"Boa noite". Assim começava o script que escrevia após assistir ao Jornal Nacional com meu pai. Tinha oito anos e gostava do lance de apresentar as notícias na TV. Guardava então as informações que o Cid Moreira falava e depois escrevia num papel qualquer. Sentava de frente para a janela, com a mesa devidamente posicionada para o "meu JN", e então lia para a câmera imaginária.
"Boa noite, esses são os destaques de hoje", e blá blá blá. Desde os oito tinha escolhido minha profissão.
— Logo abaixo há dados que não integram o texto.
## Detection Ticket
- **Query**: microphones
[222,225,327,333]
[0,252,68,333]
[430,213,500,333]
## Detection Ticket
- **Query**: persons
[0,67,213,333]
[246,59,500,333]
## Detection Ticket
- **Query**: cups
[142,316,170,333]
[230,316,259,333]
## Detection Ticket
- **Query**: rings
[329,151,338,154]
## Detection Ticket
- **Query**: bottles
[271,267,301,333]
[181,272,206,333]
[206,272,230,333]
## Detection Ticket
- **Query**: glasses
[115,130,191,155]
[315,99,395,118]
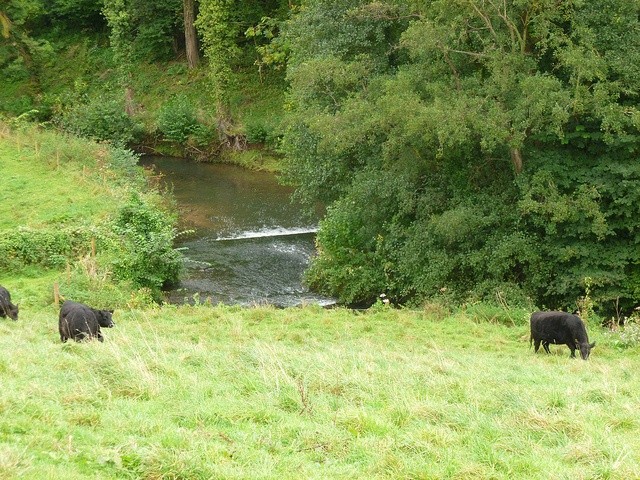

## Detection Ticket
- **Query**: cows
[86,307,116,329]
[58,299,104,344]
[529,311,596,361]
[0,284,20,321]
Tinha uma vaga ideia, é verdade, do que era ser jornalista. Mas já sabia que conhecer o máximo de tudo e contar a história depois era algo bacana de se fazer. Era ser intérprete do presente.
Nesta época não existia internet da forma como é hoje. E Eu não sabia que por trás da beleza de noticiar algo em dois minutos tinha uma batalha diária e exaustiva.
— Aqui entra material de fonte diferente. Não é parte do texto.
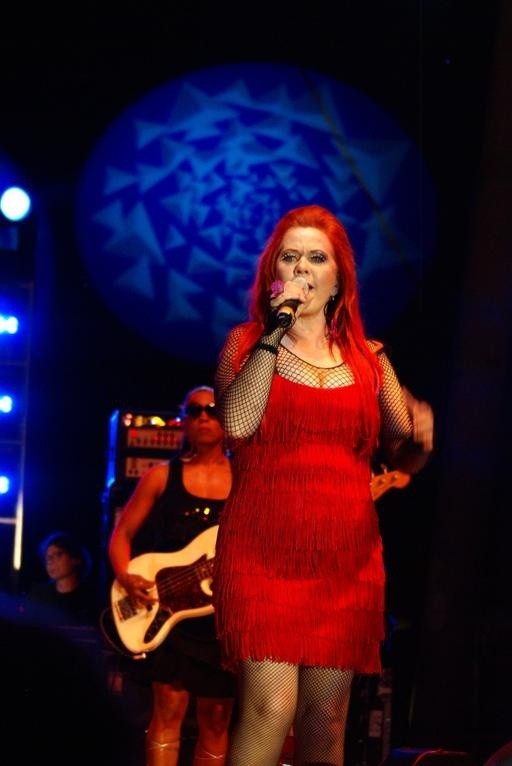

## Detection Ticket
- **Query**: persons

Hoje, embora nao tenha chegado nem perto de onde gostaria, continuo com o mesmo sonho. Escrevo esse texto não em papel, nem uso caneta ou um teclado comum. Digito em uma tela touch screen em um desses telefones que fazem de tudo, inclusive ligações.
Estou no aeroporto de Dublin, indo para Londres, onde vou fazer um curso na BBC. E foi por isso que lembrei dessa história toda. De como a vida pode ser curta. Em um momento você está em frente a um 386 e de repente tem o Google em suas mãos pelo acesso rápido do 3G.
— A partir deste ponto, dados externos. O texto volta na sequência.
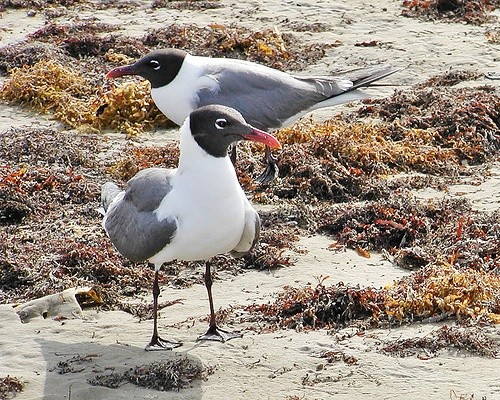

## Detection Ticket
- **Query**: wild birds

Assim como a tecnologia molda o modo moderno de viver, as escolhas transformam vontade em conquistas. Nem que seja um passo pequeno após o outro. Voltar a ser um garoto de oito anos às vezes faz bem. E a importância de persistir em um sonho parece não ser apenas um direito, mas um dever de cada um nós.
3 comentários:
Grande Guilherme ! Seu texto me fez lembrar que eu tbem brincava com as ferramentas de meu pai e me achava um técnico de caixas registradoras... hoje sou eu quem toma conta da empresa... sonhos... vale a pena persistir, vale muito a pena ! Boa viagem !! Bom proveito !! Abçs. Rogerio Moralles (hexa-tricolor)
Matando a velha profis de orgulho sempre!
Há muito não escrevia. Senti falta dos seus textos. Sempre os acompanhava e sempre gostei muito do que li. Continue inspirando-se.